Jules Worms was a French genre painter and illustrator, born in Paris on December 16, 1832. He began to study at the Ecole des Beaux-Arts in 1849 under Jean-Baptiste-Adolf Lafrosse, a painter of historical scenes, and consequently developed his own history scenes with comedic overtones.
Worms made his debut at the Salon in 1859 and achieved great success with paintings of Spanish subjects with a subtle humorous comment on contemporary romance. Something of a storyteller, Worms painted animated pictures of gypsies and bullfighters that felt more like stills from comic-operas, than from real life.

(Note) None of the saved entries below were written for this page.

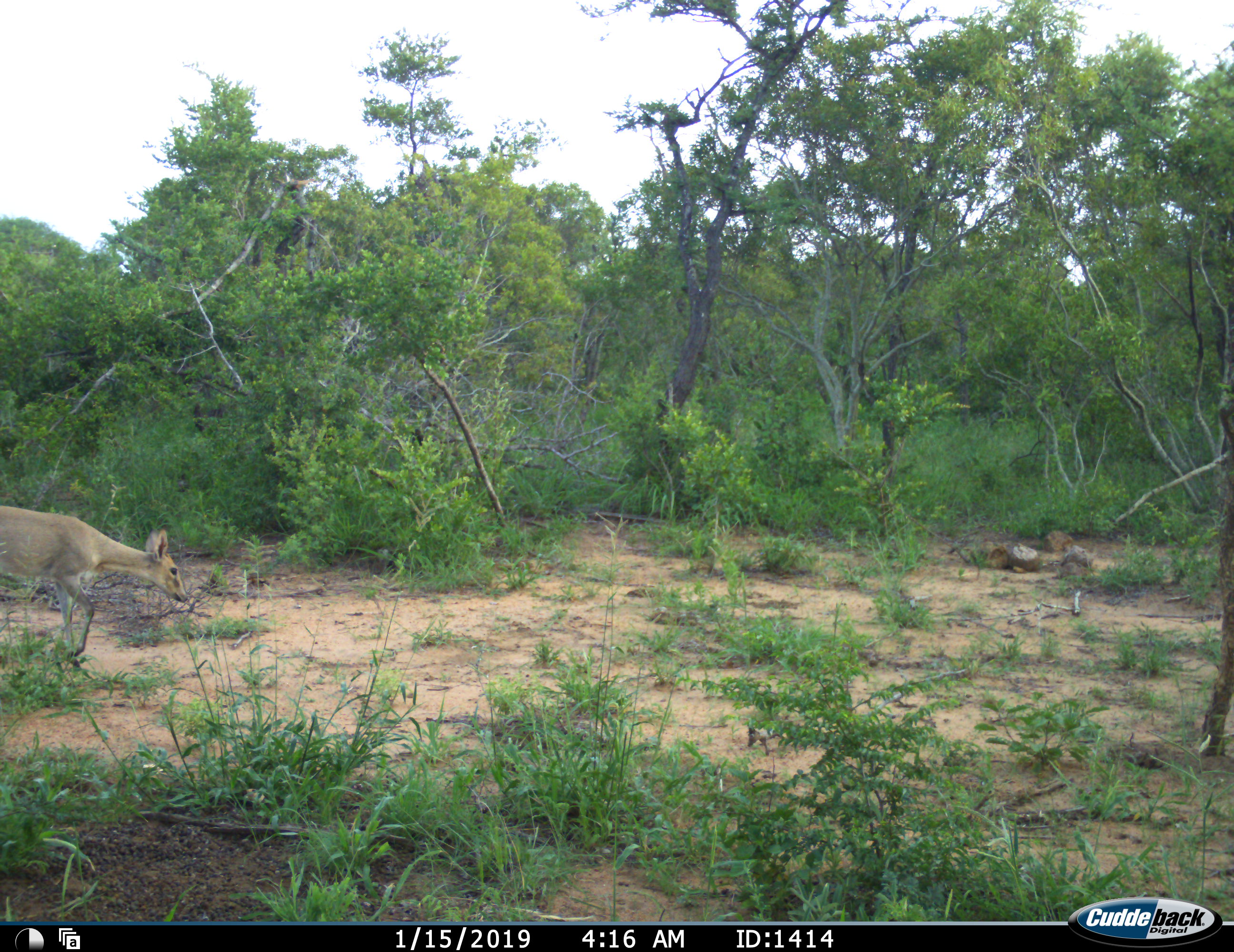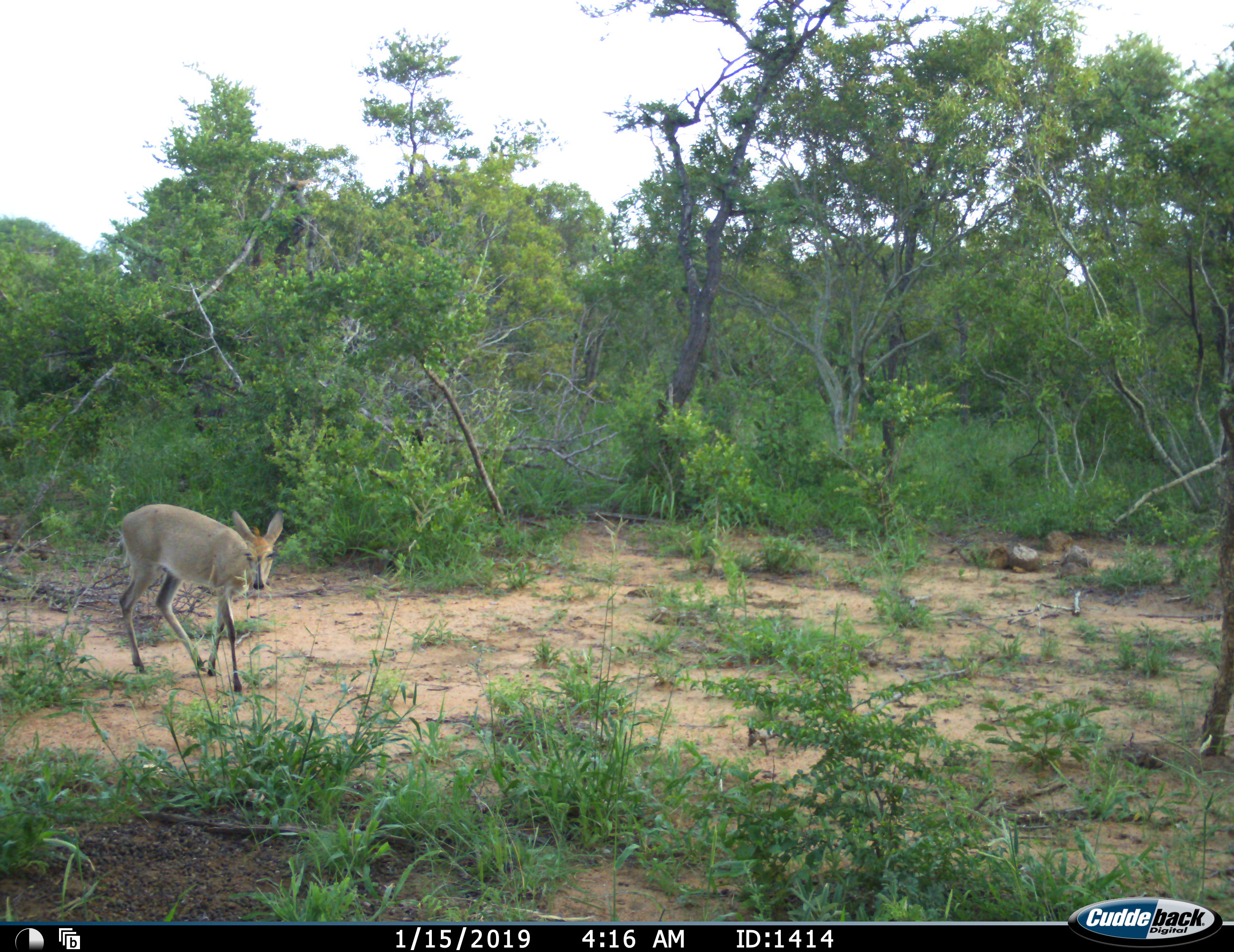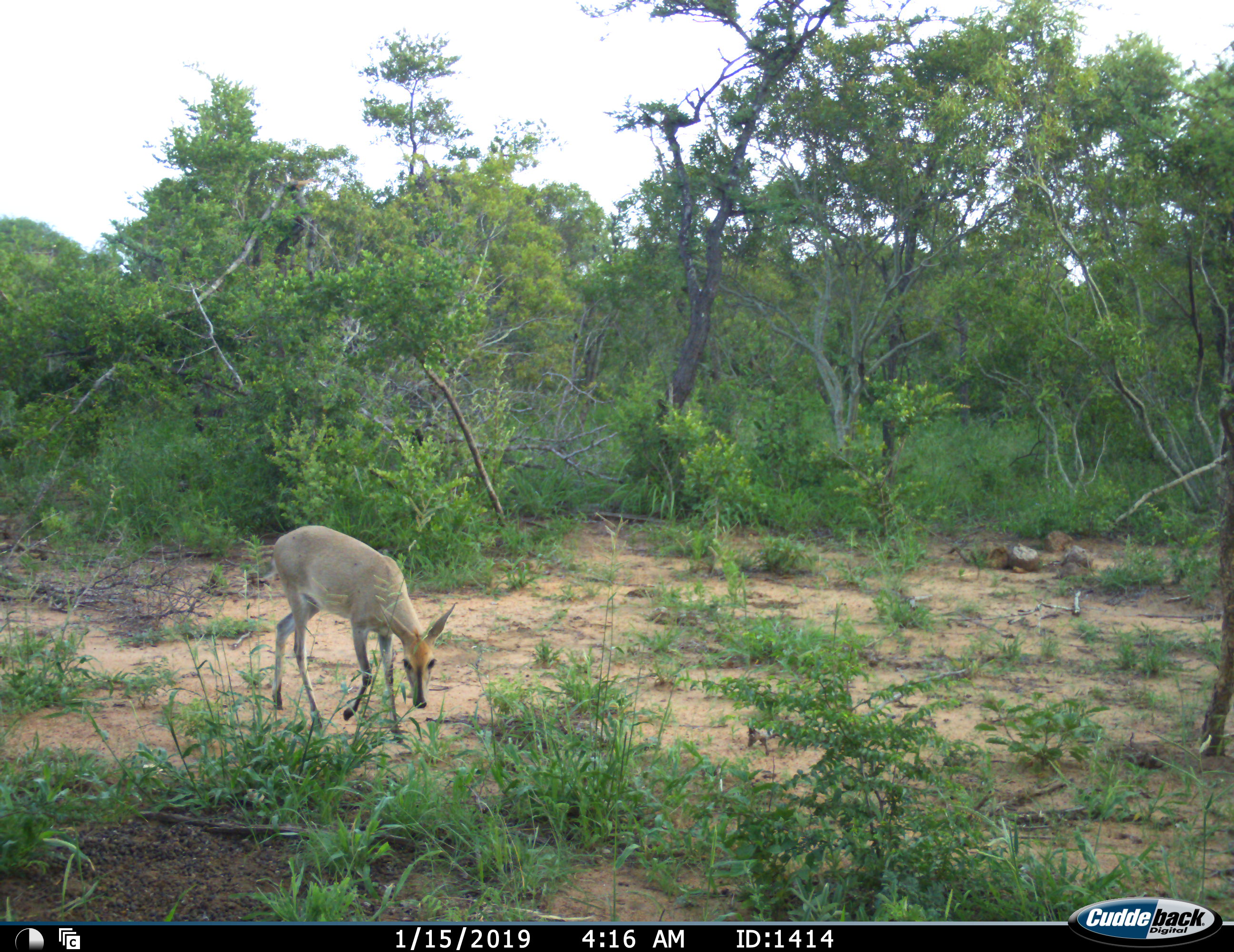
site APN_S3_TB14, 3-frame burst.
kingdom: Animalia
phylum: Chordata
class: Mammalia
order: Artiodactyla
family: Bovidae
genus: Sylvicapra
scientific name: Sylvicapra grimmia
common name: common duiker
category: duikercommongrey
Duikercommongrey (common duiker) (Sylvicapra grimmia), count 1. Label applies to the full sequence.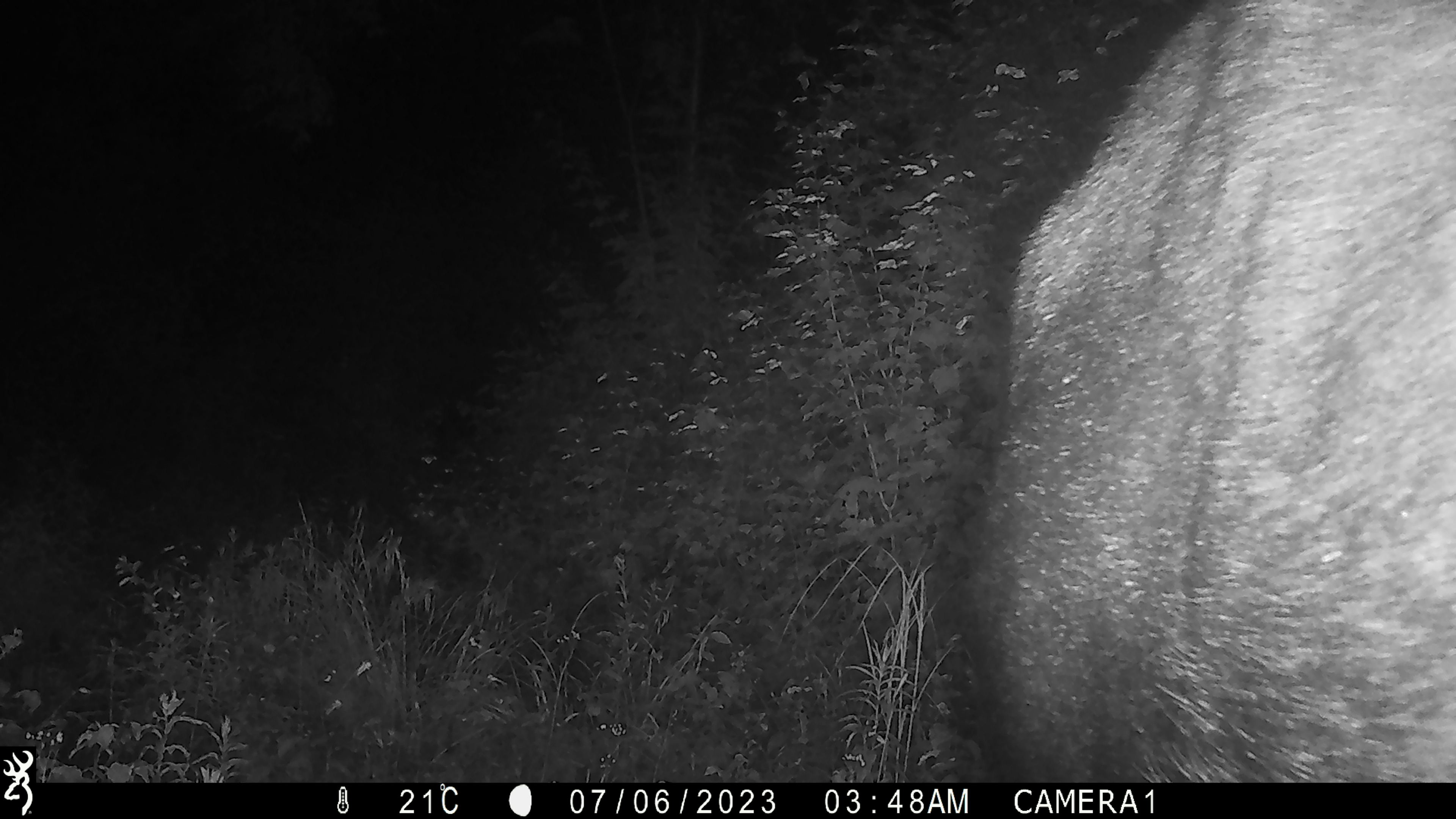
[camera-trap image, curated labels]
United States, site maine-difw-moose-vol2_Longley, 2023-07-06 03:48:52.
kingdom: Animalia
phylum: Chordata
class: Mammalia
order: Artiodactyla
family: Cervidae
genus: Alces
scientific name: Alces alces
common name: moose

In the early 1860s, Worms made the first of many trips to Spain in the early 1860’s along with many young French artists of the time, and was immediately drawn to Spanish culture and customs. Following his initial trip to Spain, Worms returned repeatedly, even living for six weeks in Grenada in 1871 with the Catalan painter, Jose Marià Fortuny whom he had met in Paris. Paintings from the 1870s and 1880s were largely based on Spanish subject matter, revealing the universality of everyday human experiences.
Worms became a member of the Society of French Artists in 1883. He won awards in 1867, 1868, 1869 and was made a member of the Legion of Honour in 1876. Worms died on November 25, 1924. His work is held in the permanent collections of the Dijon Museum, the Museum of Modern Art in Paris and at the Nancy Museum.